** begin Exercise material **

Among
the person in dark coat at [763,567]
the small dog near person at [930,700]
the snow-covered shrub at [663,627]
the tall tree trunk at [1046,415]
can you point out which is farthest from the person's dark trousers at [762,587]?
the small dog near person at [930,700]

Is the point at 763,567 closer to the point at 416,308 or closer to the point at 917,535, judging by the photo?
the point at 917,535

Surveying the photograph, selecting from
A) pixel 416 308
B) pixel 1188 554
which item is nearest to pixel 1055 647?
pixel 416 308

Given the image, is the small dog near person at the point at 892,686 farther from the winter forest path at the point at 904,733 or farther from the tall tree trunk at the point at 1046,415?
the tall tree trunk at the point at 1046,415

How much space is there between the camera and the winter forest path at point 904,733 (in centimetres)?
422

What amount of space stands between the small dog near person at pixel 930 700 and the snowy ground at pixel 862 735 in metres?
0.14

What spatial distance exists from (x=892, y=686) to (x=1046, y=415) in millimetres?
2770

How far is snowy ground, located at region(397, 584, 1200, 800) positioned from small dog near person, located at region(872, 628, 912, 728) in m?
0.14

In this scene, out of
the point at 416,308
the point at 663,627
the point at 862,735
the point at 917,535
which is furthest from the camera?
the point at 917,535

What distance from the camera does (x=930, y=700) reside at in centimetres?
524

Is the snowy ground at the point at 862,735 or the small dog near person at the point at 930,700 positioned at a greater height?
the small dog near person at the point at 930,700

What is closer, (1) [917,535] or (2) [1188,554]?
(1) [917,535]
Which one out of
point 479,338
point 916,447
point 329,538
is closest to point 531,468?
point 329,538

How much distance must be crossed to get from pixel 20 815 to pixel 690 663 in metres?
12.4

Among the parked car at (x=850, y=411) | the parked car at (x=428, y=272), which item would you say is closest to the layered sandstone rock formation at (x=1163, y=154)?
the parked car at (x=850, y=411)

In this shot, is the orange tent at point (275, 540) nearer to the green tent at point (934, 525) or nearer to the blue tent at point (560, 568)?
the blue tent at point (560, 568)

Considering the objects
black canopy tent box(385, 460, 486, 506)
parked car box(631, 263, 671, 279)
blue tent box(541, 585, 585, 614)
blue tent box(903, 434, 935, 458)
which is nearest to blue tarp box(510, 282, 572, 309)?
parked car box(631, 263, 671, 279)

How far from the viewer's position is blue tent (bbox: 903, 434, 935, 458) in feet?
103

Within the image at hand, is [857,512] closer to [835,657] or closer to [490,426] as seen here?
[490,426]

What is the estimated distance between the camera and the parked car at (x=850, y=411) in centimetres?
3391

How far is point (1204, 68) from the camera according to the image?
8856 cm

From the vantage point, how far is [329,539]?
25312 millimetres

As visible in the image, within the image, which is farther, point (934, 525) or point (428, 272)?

** end Exercise material **

▸ Stated exercise
Transcribe the lines of the data word for word, beginning with the line that contains "Which one out of" and continuing through the end of the data, including both of those lines.

▸ Output of the task
Which one out of
point 479,338
point 916,447
point 329,538
is closest to point 531,468?
point 329,538

How much distance must be crossed to get from pixel 20 815 to pixel 690 663 in metres?
12.4

Among the parked car at (x=850, y=411) | the parked car at (x=428, y=272), which item would you say is closest to the layered sandstone rock formation at (x=1163, y=154)?
the parked car at (x=850, y=411)

In this shot, is the orange tent at point (275, 540) nearer to the green tent at point (934, 525) or nearer to the blue tent at point (560, 568)?
the blue tent at point (560, 568)

Considering the objects
black canopy tent box(385, 460, 486, 506)
parked car box(631, 263, 671, 279)
blue tent box(541, 585, 585, 614)
blue tent box(903, 434, 935, 458)
which is nearest to blue tarp box(510, 282, 572, 309)?
parked car box(631, 263, 671, 279)

How far from the viewer's position is blue tent (bbox: 903, 434, 935, 458) in feet?
103

Within the image at hand, is [857,512] closer to [835,657] or closer to [490,426] as seen here?
[490,426]

What is the estimated distance between the camera and the parked car at (x=850, y=411) in centimetres?
3391

How far is point (1204, 68) from the camera according to the image?
8856 cm

From the vantage point, how far is [329,539]?
25312 millimetres

As visible in the image, within the image, which is farther, point (934, 525) or point (428, 272)?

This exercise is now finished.